■ Instructions to follow ■
Copy every line of the items below word for word, from the line containing "From where the" down to the end of the items, including both the first and last lines of that span.

■ The records ■

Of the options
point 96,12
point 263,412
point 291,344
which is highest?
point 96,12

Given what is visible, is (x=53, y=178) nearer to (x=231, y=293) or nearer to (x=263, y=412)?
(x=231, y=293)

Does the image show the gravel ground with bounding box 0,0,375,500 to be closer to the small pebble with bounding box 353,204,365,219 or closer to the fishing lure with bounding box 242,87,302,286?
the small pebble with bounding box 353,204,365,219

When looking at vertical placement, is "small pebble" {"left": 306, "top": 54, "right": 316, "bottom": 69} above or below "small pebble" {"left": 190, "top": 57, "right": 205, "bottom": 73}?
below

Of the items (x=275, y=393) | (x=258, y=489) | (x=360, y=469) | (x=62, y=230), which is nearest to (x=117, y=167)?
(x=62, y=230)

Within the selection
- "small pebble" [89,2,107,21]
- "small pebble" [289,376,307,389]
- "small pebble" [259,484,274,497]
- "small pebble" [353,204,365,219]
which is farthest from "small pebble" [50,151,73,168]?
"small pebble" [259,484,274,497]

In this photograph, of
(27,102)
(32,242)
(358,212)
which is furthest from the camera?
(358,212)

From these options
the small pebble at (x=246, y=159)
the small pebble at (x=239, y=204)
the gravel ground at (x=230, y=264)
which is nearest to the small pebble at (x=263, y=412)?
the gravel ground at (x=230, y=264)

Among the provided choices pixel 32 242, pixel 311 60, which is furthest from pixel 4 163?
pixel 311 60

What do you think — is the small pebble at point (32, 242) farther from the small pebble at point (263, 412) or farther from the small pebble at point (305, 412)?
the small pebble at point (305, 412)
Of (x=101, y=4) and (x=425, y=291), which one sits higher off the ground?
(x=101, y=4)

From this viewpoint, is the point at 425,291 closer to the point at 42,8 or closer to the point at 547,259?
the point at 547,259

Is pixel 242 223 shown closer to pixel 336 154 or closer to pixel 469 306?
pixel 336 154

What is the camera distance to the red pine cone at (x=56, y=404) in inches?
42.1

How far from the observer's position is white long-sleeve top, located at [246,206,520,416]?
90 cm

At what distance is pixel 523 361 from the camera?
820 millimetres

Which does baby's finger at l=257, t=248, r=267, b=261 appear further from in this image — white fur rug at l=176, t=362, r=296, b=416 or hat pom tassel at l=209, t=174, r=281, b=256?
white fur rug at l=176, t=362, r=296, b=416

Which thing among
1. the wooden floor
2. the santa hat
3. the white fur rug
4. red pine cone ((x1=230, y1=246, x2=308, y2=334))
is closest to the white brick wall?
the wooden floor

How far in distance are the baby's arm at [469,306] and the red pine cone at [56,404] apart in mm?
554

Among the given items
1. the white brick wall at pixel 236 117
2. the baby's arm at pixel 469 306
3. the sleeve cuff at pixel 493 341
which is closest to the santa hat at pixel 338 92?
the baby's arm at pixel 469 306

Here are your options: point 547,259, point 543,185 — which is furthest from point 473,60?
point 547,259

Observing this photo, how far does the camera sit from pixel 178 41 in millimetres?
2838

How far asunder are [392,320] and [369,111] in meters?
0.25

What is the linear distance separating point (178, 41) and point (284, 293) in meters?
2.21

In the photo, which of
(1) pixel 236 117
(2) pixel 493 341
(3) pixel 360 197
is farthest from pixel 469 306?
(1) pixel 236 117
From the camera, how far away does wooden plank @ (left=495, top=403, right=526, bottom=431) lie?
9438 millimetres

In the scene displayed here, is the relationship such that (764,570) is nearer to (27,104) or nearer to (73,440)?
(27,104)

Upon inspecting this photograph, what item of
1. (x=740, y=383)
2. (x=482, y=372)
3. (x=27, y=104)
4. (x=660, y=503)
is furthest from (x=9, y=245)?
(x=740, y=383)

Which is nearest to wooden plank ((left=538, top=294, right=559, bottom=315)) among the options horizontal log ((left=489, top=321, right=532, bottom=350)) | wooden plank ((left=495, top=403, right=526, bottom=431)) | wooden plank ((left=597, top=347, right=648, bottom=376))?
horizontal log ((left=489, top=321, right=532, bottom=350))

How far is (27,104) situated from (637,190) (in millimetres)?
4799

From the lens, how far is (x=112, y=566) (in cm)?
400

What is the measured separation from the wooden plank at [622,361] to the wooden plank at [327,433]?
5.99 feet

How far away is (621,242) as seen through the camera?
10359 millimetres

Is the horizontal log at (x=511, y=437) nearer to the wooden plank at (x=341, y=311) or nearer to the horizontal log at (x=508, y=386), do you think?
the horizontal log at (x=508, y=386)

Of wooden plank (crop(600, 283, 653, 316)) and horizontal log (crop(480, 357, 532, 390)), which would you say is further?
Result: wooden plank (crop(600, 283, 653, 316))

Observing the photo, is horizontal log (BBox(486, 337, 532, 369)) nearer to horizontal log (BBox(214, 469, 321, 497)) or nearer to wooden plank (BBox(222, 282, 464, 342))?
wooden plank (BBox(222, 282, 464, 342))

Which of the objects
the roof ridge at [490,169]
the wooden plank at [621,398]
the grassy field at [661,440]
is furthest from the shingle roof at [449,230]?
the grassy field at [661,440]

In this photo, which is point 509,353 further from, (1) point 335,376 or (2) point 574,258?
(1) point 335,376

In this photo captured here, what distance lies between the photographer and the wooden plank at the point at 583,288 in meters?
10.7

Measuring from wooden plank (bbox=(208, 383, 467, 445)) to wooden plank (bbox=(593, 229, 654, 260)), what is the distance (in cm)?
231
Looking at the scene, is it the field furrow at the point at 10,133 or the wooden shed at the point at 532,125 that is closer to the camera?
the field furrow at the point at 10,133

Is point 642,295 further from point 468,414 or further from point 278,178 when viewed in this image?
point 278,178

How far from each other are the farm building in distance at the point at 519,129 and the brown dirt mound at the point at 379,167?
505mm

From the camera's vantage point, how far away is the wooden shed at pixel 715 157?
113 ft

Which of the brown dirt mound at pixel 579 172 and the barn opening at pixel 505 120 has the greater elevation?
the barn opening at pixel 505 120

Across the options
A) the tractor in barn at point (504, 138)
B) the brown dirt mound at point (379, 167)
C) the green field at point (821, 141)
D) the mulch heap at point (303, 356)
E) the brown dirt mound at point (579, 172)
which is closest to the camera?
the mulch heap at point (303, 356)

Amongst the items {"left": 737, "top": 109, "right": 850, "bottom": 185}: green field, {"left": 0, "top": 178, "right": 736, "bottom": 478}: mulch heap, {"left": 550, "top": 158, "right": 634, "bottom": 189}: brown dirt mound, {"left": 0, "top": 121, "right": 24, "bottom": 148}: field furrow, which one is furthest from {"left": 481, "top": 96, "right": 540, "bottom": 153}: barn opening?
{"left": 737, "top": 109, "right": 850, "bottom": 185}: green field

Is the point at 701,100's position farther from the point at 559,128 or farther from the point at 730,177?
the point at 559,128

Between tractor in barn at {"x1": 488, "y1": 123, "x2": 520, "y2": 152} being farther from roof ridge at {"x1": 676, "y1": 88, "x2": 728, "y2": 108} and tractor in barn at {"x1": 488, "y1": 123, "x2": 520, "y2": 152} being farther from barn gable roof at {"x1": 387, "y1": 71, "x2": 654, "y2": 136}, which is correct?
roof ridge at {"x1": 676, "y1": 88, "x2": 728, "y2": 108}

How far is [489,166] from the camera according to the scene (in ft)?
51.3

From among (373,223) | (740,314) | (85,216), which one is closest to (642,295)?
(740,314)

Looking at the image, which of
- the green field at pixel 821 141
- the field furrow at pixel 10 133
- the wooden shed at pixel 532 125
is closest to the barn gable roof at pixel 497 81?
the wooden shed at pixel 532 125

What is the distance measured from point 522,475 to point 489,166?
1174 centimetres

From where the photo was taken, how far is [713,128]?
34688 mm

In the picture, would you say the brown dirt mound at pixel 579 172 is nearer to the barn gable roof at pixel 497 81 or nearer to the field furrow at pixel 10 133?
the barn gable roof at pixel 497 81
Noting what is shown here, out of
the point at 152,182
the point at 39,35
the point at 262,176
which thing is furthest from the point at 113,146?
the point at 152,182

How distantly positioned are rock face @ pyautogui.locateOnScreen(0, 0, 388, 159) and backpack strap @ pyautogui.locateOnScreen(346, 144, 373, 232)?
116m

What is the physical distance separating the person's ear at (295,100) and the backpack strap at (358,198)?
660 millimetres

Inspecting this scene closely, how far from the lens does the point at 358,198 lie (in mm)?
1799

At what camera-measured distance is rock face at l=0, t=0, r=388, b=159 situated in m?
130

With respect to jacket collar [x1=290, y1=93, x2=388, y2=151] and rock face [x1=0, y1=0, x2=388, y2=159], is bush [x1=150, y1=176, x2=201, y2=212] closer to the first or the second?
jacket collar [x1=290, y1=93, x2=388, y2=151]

■ Solution for this problem ■
From where the photo was taken, how far is [713,128]?
34688 mm

In the picture, would you say the brown dirt mound at pixel 579 172 is nearer to the barn gable roof at pixel 497 81 or nearer to the field furrow at pixel 10 133?
the barn gable roof at pixel 497 81
Noting what is shown here, out of
the point at 152,182
the point at 39,35
the point at 262,176
which thing is furthest from the point at 113,146?
the point at 152,182

How distantly positioned are rock face @ pyautogui.locateOnScreen(0, 0, 388, 159) and backpack strap @ pyautogui.locateOnScreen(346, 144, 373, 232)?
116m

What is the physical distance separating the person's ear at (295,100) and the backpack strap at (358,198)?
660 millimetres

Inspecting this scene closely, how far from the lens does the point at 358,198 lie (in mm)?
1799

At what camera-measured distance is rock face at l=0, t=0, r=388, b=159 situated in m?
130

With respect to jacket collar [x1=290, y1=93, x2=388, y2=151] and rock face [x1=0, y1=0, x2=388, y2=159], is bush [x1=150, y1=176, x2=201, y2=212] closer to the first or the second?
jacket collar [x1=290, y1=93, x2=388, y2=151]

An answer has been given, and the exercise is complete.